**TO DO:** Reproduce verbatim the lines of the rows below, beginning with the line that contains "this 678×383 image." and continuing through the line that contains "rusted steel surface [71, 576, 764, 628]", including both of these lines.

**DATA SHOWN:**
## begin
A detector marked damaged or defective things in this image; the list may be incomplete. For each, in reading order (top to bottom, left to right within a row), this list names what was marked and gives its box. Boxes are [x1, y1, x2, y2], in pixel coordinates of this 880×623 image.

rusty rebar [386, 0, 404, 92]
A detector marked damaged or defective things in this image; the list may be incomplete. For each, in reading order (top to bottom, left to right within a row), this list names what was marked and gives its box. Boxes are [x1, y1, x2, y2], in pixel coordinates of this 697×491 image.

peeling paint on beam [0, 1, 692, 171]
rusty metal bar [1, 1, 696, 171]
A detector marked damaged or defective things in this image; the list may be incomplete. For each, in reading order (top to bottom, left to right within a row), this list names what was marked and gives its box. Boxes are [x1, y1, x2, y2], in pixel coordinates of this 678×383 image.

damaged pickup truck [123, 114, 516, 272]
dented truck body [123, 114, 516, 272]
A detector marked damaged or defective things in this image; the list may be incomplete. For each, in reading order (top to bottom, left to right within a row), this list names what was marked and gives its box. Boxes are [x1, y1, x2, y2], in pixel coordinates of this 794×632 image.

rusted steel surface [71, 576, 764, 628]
## end
## begin
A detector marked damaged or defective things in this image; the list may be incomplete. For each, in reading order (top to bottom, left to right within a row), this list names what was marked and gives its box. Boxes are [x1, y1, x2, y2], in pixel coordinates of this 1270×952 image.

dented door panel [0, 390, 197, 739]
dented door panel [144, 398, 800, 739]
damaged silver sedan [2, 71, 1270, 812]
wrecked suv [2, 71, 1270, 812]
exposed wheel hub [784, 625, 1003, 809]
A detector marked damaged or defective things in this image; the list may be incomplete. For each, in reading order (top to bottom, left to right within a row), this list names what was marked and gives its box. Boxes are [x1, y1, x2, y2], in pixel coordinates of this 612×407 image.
## end
**THE COMPLETED TASK:**
A detector marked damaged or defective things in this image; the list may be incomplete. For each, in reading order (top to bottom, left to right within a row), this list names what was marked and gives its box. Boxes are [x1, y1, x2, y2], in pixel coordinates of this 678×383 image.

damaged pickup truck [123, 114, 516, 272]
dented truck body [123, 114, 516, 272]
A detector marked damaged or defective things in this image; the list may be incomplete. For each, in reading order (top to bottom, left to right within a row), this list names what was marked and gives its box. Boxes are [x1, y1, x2, y2], in pixel coordinates of this 794×632 image.

rusted steel surface [71, 576, 764, 628]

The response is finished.